== What the task requires ==
Copy all five records below word for word.

☆ ☆ ☆

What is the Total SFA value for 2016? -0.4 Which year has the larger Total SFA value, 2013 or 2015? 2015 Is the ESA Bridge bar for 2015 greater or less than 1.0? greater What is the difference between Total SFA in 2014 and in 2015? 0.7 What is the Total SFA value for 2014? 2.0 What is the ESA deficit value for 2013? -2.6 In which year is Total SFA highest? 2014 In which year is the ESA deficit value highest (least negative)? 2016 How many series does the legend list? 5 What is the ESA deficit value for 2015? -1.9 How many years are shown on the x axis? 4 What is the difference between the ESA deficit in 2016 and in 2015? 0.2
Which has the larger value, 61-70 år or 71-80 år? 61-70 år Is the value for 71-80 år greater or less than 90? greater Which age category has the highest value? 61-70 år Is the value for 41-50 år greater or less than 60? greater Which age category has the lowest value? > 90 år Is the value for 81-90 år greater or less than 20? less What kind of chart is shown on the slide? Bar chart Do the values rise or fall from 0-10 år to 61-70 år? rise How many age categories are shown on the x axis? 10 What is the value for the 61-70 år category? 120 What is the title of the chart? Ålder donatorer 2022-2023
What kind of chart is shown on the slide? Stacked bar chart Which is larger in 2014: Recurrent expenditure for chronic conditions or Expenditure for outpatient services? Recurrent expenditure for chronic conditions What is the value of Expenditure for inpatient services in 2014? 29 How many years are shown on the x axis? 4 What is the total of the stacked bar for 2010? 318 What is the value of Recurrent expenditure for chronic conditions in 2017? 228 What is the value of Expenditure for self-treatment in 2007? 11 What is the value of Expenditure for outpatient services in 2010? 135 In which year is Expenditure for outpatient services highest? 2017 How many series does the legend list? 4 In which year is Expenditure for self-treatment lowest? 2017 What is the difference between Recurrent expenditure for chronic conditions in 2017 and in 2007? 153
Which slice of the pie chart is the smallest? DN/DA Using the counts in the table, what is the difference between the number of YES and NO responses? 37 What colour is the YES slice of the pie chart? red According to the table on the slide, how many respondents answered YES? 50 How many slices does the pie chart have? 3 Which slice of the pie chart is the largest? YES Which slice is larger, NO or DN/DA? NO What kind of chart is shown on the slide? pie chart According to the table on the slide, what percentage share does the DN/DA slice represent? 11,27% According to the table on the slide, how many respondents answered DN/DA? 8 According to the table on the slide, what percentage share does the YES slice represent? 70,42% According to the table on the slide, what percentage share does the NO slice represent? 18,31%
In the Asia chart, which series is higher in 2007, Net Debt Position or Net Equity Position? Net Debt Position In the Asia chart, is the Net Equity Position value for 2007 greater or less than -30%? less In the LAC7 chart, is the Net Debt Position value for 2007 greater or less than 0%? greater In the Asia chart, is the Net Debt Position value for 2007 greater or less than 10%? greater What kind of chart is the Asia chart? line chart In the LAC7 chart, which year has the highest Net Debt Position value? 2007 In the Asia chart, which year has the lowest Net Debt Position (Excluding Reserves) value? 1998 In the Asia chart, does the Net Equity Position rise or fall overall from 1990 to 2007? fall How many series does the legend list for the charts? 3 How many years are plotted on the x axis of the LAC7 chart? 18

☆ ☆ ☆

== Solution for this exercise ==
What is the Total SFA value for 2016? -0.4 Which year has the larger Total SFA value, 2013 or 2015? 2015 Is the ESA Bridge bar for 2015 greater or less than 1.0? greater What is the difference between Total SFA in 2014 and in 2015? 0.7 What is the Total SFA value for 2014? 2.0 What is the ESA deficit value for 2013? -2.6 In which year is Total SFA highest? 2014 In which year is the ESA deficit value highest (least negative)? 2016 How many series does the legend list? 5 What is the ESA deficit value for 2015? -1.9 How many years are shown on the x axis? 4 What is the difference between the ESA deficit in 2016 and in 2015? 0.2
Which has the larger value, 61-70 år or 71-80 år? 61-70 år Is the value for 71-80 år greater or less than 90? greater Which age category has the highest value? 61-70 år Is the value for 41-50 år greater or less than 60? greater Which age category has the lowest value? > 90 år Is the value for 81-90 år greater or less than 20? less What kind of chart is shown on the slide? Bar chart Do the values rise or fall from 0-10 år to 61-70 år? rise How many age categories are shown on the x axis? 10 What is the value for the 61-70 år category? 120 What is the title of the chart? Ålder donatorer 2022-2023
What kind of chart is shown on the slide? Stacked bar chart Which is larger in 2014: Recurrent expenditure for chronic conditions or Expenditure for outpatient services? Recurrent expenditure for chronic conditions What is the value of Expenditure for inpatient services in 2014? 29 How many years are shown on the x axis? 4 What is the total of the stacked bar for 2010? 318 What is the value of Recurrent expenditure for chronic conditions in 2017? 228 What is the value of Expenditure for self-treatment in 2007? 11 What is the value of Expenditure for outpatient services in 2010? 135 In which year is Expenditure for outpatient services highest? 2017 How many series does the legend list? 4 In which year is Expenditure for self-treatment lowest? 2017 What is the difference between Recurrent expenditure for chronic conditions in 2017 and in 2007? 153
Which slice of the pie chart is the smallest? DN/DA Using the counts in the table, what is the difference between the number of YES and NO responses? 37 What colour is the YES slice of the pie chart? red According to the table on the slide, how many respondents answered YES? 50 How many slices does the pie chart have? 3 Which slice of the pie chart is the largest? YES Which slice is larger, NO or DN/DA? NO What kind of chart is shown on the slide? pie chart According to the table on the slide, what percentage share does the DN/DA slice represent? 11,27% According to the table on the slide, how many respondents answered DN/DA? 8 According to the table on the slide, what percentage share does the YES slice represent? 70,42% According to the table on the slide, what percentage share does the NO slice represent? 18,31%
In the Asia chart, which series is higher in 2007, Net Debt Position or Net Equity Position? Net Debt Position In the Asia chart, is the Net Equity Position value for 2007 greater or less than -30%? less In the LAC7 chart, is the Net Debt Position value for 2007 greater or less than 0%? greater In the Asia chart, is the Net Debt Position value for 2007 greater or less than 10%? greater What kind of chart is the Asia chart? line chart In the LAC7 chart, which year has the highest Net Debt Position value? 2007 In the Asia chart, which year has the lowest Net Debt Position (Excluding Reserves) value? 1998 In the Asia chart, does the Net Equity Position rise or fall overall from 1990 to 2007? fall How many series does the legend list for the charts? 3 How many years are plotted on the x axis of the LAC7 chart? 18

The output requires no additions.